──────── Passage to read

Re: [PR] SOLR-11191: SolrIndexSplitter: Routing child docs by _root_ when available [solr]

via GitHub Sun, 27 Oct 2024 12:17:45 -0700


dsmiley commented on code in PR #2799:
URL: https://github.com/apache/solr/pull/2799#discussion_r1818145471



##########
solr/core/src/java/org/apache/solr/update/SolrIndexSplitter.java:
##########
@@ -125,17 +126,33 @@ public SolrIndexSplitter(SplitIndexCommand cmd) {
       numPieces = cmd.ranges.size();
       rangesArr = cmd.ranges.toArray(new DocRouter.Range[0]);
     }
+
+    SchemaField maybeField;
     if (cmd.routeFieldName == null) {
-      field = searcher.getSchema().getUniqueKeyField();
+      // To support routing child documents, use the root field if it exists 
(which would be
+      // populated with unique field), otherwise use the unique key field
+      if (searcher.getSchema().isUsableForChildDocs()) {
+        maybeField = 
searcher.getSchema().getFieldOrNull(IndexSchema.ROOT_FIELD_NAME);

Review Comment:
   why "OrNull"?



##########
solr/core/src/java/org/apache/solr/update/SolrIndexSplitter.java:
##########
@@ -125,17 +126,33 @@ public SolrIndexSplitter(SplitIndexCommand cmd) {
       numPieces = cmd.ranges.size();
       rangesArr = cmd.ranges.toArray(new DocRouter.Range[0]);
     }
+
+    SchemaField maybeField;
     if (cmd.routeFieldName == null) {
-      field = searcher.getSchema().getUniqueKeyField();
+      // To support routing child documents, use the root field if it exists 
(which would be
+      // populated with unique field), otherwise use the unique key field
+      if (searcher.getSchema().isUsableForChildDocs()) {
+        maybeField = 
searcher.getSchema().getFieldOrNull(IndexSchema.ROOT_FIELD_NAME);
+      } else {
+        maybeField = searcher.getSchema().getUniqueKeyField();
+      }
     } else {
-      field = searcher.getSchema().getField(cmd.routeFieldName);
+      // Custom routing
+      // This may not route child documents the same as parents; users are 
expected to manage this
+      // themselves, such as by using the value in each field.
+      // If the field is set to the unique field, users can reset it to null 
so the above logic to

Review Comment:
   And I'd drop this sentence.

────────────────

* Goals:
1) Answer these questions about the code review thread:
(a) What is the number of the pull request that dsmiley commented on?
(b) What did the first review comment ask?
(c) Under custom routing, who is expected to manage routing child documents the same as parents?
2) Please copy everything from the start of the records down to the line containing "5. point 100,70", swapping "photographer's position" for "camera's position" and leaving the rest unchanged. Leave the pictures out.

──────── Provided records

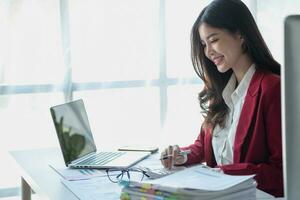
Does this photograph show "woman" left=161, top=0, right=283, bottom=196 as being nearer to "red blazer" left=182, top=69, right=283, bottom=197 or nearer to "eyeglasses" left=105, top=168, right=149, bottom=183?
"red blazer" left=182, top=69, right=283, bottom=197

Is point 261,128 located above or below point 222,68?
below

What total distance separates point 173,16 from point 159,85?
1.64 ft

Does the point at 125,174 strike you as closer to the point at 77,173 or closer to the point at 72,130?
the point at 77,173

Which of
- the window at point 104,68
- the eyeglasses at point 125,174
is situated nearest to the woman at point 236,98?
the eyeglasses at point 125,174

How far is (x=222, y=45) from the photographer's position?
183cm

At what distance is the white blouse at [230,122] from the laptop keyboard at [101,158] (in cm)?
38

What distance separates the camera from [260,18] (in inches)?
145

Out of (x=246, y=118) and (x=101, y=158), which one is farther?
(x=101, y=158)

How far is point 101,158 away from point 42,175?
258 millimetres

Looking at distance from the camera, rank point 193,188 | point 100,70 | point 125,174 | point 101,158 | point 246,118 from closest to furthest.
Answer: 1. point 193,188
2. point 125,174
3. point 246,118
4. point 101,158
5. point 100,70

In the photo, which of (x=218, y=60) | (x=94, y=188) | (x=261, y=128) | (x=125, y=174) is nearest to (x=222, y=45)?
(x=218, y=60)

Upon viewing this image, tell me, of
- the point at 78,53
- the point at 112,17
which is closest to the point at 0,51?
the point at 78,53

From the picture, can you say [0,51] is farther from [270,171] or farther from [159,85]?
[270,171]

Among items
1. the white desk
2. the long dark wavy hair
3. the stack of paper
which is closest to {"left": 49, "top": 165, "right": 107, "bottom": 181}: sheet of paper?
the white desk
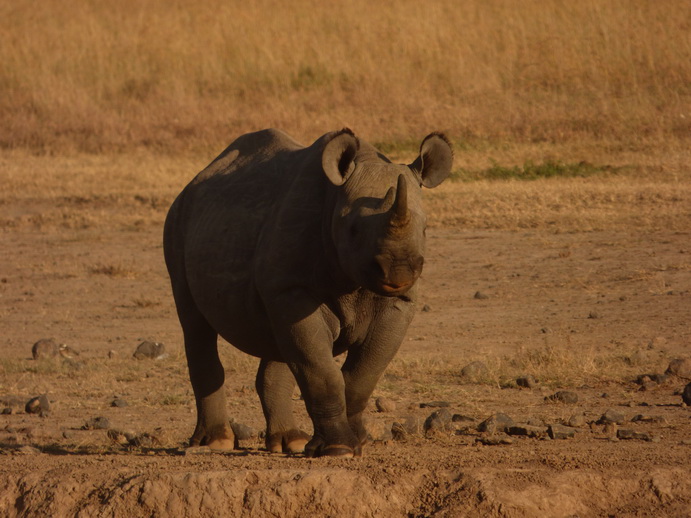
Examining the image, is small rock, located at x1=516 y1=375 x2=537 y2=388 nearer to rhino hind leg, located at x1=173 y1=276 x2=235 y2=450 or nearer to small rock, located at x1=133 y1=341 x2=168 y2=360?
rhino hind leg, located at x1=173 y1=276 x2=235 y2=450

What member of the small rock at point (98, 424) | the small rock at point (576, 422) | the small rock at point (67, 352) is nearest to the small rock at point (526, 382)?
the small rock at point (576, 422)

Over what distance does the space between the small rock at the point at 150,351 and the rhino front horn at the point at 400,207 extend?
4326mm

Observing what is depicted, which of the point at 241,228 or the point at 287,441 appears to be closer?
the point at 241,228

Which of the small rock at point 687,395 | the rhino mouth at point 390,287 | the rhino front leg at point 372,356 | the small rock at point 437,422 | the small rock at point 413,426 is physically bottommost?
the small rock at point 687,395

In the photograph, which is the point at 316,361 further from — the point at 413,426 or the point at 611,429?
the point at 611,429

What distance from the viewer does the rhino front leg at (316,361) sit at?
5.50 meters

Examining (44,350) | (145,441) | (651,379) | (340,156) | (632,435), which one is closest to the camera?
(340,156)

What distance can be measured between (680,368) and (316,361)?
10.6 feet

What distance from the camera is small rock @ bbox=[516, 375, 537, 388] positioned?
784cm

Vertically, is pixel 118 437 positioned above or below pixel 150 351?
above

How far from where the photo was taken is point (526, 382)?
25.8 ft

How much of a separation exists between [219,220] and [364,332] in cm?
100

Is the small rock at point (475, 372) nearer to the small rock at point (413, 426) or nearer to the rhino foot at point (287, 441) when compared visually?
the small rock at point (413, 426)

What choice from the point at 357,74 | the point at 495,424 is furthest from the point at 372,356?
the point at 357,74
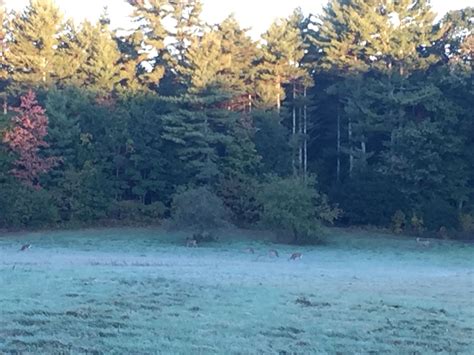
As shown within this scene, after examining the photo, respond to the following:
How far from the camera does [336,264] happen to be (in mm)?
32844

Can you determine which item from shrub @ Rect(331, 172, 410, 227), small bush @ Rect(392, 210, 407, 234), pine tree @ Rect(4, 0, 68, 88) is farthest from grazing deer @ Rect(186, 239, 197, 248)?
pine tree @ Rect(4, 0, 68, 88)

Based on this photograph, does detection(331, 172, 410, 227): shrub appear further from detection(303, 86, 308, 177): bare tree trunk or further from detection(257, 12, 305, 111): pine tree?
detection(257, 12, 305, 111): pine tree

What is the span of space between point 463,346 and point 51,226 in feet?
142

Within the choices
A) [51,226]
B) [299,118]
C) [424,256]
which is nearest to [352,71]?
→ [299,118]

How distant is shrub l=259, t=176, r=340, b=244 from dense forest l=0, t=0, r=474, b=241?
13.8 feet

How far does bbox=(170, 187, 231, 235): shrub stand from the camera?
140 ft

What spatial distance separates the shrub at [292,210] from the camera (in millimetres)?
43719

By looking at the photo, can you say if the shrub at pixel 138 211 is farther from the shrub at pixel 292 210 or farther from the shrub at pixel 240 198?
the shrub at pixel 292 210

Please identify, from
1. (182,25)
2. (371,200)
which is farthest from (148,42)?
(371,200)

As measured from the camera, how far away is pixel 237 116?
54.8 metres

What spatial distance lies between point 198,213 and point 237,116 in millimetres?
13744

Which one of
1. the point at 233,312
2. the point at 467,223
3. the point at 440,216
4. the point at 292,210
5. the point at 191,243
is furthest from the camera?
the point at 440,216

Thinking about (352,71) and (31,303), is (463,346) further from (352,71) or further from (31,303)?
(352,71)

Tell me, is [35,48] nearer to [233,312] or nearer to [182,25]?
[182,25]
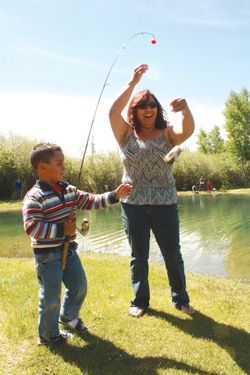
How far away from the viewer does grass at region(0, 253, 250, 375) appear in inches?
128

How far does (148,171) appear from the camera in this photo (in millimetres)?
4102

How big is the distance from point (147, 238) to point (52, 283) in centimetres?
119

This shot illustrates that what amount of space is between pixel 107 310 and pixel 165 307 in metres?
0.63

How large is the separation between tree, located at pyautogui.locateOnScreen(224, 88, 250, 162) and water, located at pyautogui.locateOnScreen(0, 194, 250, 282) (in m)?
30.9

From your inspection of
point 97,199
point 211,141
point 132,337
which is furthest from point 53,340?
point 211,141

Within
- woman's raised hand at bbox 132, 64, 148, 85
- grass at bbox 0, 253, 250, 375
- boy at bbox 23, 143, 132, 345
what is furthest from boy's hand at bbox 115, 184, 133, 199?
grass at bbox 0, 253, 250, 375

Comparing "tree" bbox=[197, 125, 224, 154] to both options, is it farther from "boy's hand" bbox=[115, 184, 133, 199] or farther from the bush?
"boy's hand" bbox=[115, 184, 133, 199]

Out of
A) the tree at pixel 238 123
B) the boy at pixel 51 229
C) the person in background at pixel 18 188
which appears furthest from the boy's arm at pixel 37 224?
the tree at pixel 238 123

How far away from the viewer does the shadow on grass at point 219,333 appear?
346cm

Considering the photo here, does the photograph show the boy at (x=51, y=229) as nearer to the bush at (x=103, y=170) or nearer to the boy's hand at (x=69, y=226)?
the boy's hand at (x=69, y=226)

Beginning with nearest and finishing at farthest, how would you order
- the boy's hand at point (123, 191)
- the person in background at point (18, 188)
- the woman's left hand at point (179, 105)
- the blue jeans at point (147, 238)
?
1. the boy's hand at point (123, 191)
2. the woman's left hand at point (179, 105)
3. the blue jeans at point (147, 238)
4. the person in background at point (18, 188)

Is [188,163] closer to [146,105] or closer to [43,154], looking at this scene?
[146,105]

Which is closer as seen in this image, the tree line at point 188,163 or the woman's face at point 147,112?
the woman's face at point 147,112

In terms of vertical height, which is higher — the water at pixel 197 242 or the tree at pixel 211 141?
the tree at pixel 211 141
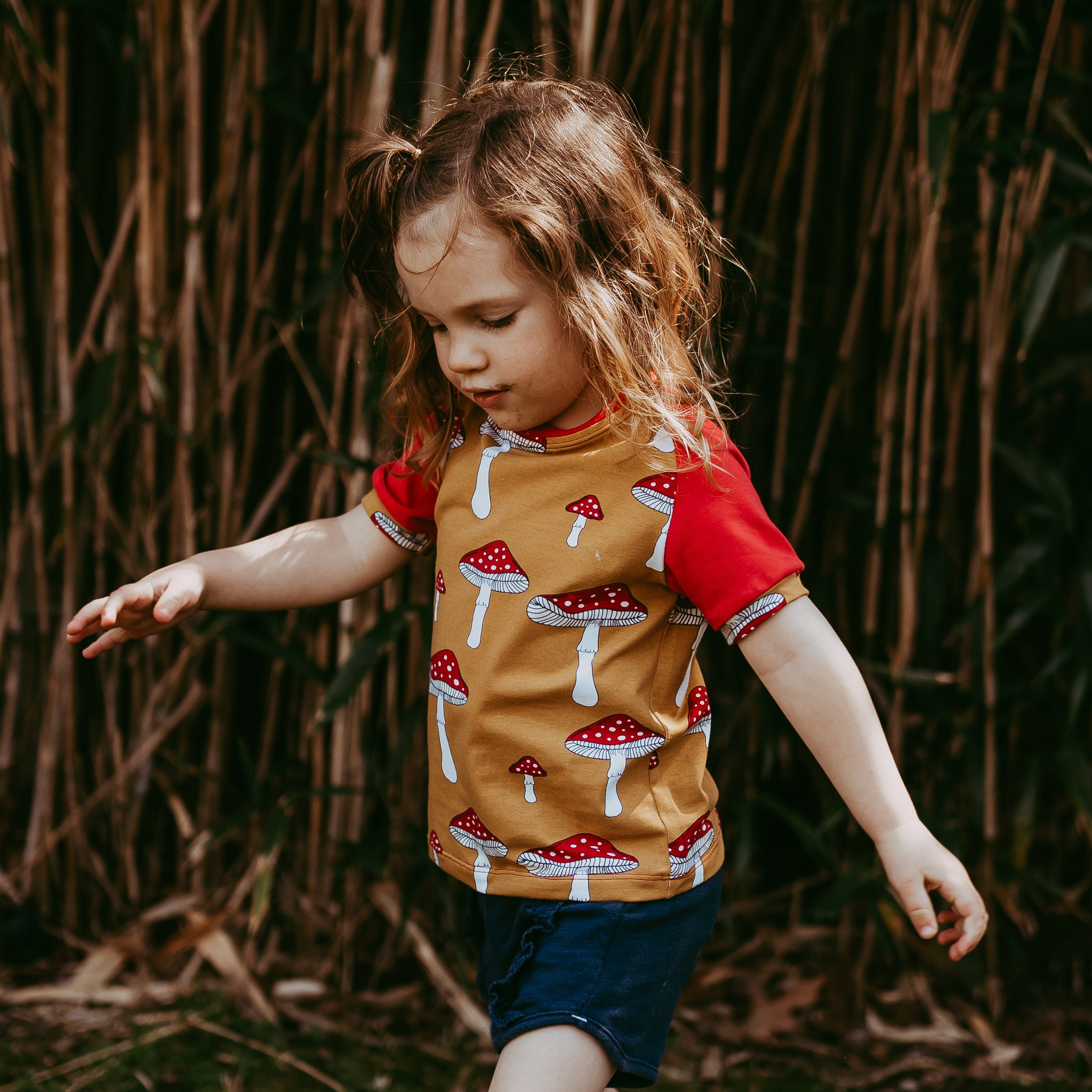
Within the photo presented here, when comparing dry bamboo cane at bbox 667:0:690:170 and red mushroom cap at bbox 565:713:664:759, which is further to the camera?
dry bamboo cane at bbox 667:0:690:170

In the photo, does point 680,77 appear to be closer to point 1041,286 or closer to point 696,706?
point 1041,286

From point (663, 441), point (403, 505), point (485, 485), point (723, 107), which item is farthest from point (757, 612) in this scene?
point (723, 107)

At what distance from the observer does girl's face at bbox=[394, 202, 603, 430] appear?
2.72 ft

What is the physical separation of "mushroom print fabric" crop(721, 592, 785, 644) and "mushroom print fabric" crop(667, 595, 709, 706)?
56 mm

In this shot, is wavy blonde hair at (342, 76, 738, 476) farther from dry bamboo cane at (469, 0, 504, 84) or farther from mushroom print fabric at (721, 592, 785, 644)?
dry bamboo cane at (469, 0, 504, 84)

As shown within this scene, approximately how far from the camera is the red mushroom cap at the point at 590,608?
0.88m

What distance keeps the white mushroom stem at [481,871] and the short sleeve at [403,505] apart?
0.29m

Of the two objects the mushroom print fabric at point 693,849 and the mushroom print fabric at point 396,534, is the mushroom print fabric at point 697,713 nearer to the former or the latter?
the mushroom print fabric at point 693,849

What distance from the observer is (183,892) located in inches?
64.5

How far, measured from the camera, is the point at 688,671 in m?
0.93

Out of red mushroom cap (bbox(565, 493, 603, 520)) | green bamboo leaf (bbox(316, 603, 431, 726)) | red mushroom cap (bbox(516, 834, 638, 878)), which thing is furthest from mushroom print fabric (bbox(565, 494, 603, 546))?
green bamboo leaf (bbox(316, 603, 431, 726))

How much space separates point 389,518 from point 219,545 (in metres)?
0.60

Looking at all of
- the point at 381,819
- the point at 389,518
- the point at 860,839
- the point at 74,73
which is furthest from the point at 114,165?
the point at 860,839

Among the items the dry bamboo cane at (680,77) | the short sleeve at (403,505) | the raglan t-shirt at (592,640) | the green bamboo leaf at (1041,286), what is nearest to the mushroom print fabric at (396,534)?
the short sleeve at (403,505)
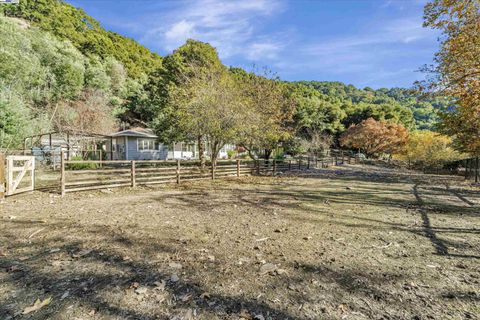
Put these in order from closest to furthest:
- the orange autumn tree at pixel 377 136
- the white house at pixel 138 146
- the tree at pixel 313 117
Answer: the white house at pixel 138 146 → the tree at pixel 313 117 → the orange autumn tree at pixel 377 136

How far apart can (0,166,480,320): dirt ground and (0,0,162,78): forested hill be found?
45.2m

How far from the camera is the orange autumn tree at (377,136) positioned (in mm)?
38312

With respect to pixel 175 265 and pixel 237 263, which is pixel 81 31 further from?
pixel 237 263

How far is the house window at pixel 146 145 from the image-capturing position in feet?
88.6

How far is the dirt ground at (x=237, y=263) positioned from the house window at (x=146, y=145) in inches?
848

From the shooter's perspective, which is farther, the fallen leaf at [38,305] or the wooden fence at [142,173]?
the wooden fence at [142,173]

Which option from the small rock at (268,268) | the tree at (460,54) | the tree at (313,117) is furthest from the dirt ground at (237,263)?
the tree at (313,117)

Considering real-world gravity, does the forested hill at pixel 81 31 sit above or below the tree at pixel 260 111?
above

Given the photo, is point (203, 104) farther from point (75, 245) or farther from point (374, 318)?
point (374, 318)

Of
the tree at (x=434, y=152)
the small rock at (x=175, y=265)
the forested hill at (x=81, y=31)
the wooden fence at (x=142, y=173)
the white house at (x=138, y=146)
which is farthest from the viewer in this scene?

────────────────

* The results:
1)
(a) 2799
(b) why "OrNull"?
(c) Users

2)
Does this photograph show "woman" left=161, top=0, right=283, bottom=196 as being nearer to "red blazer" left=182, top=69, right=283, bottom=197 or nearer to "eyeglasses" left=105, top=168, right=149, bottom=183?
"red blazer" left=182, top=69, right=283, bottom=197

Is point 261,128 located above or below point 222,68?
below

What total distance separates point 173,16 from point 159,85?
1.64 ft

Does the point at 125,174 strike you as closer to the point at 77,173 or closer to the point at 72,130?
the point at 77,173

Which of
- the window at point 104,68
- the eyeglasses at point 125,174
is situated nearest to the woman at point 236,98?
the eyeglasses at point 125,174

How far is (x=222, y=45) from the camera's position?
183cm

At what distance is the white blouse at [230,122] from the laptop keyboard at [101,158] (in cm)?
38

What distance separates the camera from [260,18] (in inches)?
145

Out of (x=246, y=118) and (x=101, y=158), which one is farther?
(x=101, y=158)

How far is point 101,158 away from point 42,175?
258 millimetres

Looking at distance from the camera, rank point 193,188 | point 100,70 | point 125,174 | point 101,158 | point 246,118 from closest to furthest.
Answer: 1. point 193,188
2. point 125,174
3. point 246,118
4. point 101,158
5. point 100,70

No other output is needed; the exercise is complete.